Exercise requirements:
(1) In the crossbow accuracy checklist, about how far away should the weighted string hang from a tree limb when checking the scope?
(2) Reproduce the records word for word, everything from their first line down to and including the line containing "4. the vertical".

Excerpt to read:

______________________________

Some shooters are very focused on accuracy. Here is a checklist that might help your shooting results.
1 - The scope must be mounted correctly. One quick way to check your scope is to place a carpenter's level across the top of your limb pockets and orient the crossbow to a perfectly level position. Use gravity to help by tying a string with a weight from a tree limb about 20 yards out. Determine if your vertical crosshair is aligned "up and down" with the plumb bob hanging from the tree. (We have tied our cocking rope to a tree in camp when in a jam.) If not, loosen the scope rings and rotate the scope until you achieve perfect alignment. Your shots will move either left or right as range is increased if the scope is not 100% vertically correct. Naturally, hold your crossbow level when shooting. Target shooters will mount a leveling glass on their crossbow to ensure the bow is absolutely horizontal.
2. Pull your limbs back evenly. When cocking the crossbow, make an effort to pull both limbs back together using the cocking rope without twisting or loading one side of the crossbow more than the other. If you have left and right variance with the same arrow, the cocking procedure is suspect. If there is "up and down" variance with the same arrow, check to see if your scope or fasteners are loose in any way. 
3. Use a rangefinder. Until laser rangefinders made their way into the commercial hunting market about 15 years ago, archers had to visually estimate range or pace off distances in advance to shoot well. Today, for just slightly more than the cost of a full tank of gas, a laser rangefinder can be in the backpack. For crossbow hunters who are also rifle hunters, obtain a rangefinder with a rating for 1,000 yards and it should work perfectly well for both archery and firearm requirements.

______________________________

Data listing:
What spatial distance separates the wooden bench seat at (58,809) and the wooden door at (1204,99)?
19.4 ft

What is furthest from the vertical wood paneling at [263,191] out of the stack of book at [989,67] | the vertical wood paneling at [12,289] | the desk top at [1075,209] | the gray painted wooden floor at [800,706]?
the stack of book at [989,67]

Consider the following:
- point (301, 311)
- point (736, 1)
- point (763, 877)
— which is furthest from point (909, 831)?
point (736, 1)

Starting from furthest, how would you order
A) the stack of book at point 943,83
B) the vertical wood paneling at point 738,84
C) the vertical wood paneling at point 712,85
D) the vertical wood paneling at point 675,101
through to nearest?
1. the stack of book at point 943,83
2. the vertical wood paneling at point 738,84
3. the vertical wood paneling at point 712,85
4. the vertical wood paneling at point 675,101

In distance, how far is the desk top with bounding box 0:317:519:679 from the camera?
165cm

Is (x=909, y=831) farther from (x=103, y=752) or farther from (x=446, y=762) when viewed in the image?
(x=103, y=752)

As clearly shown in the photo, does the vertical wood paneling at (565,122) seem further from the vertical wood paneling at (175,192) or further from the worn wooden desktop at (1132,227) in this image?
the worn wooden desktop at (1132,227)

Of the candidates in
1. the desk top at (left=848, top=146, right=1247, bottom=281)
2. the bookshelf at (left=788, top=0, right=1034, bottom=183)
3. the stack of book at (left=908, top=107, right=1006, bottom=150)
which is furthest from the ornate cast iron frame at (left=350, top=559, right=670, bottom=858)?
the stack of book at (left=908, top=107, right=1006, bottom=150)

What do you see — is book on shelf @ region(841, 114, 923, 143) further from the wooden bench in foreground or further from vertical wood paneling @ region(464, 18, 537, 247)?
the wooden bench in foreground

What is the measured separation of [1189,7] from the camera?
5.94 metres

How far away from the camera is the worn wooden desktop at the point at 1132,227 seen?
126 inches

______________________________

Results of the exercise:
(1) About 20 yards out.

(2)
What spatial distance separates the wooden bench seat at (58,809) and the wooden door at (1204,99)?
19.4 ft

What is furthest from the vertical wood paneling at [263,191] out of the stack of book at [989,67] | the vertical wood paneling at [12,289] | the desk top at [1075,209] | the gray painted wooden floor at [800,706]?
the stack of book at [989,67]

Consider the following:
- point (301, 311)
- point (736, 1)
- point (763, 877)
— which is furthest from point (909, 831)?
point (736, 1)

Starting from furthest, how would you order
A) the stack of book at point 943,83
B) the vertical wood paneling at point 738,84
C) the vertical wood paneling at point 712,85
D) the vertical wood paneling at point 675,101
through to nearest?
1. the stack of book at point 943,83
2. the vertical wood paneling at point 738,84
3. the vertical wood paneling at point 712,85
4. the vertical wood paneling at point 675,101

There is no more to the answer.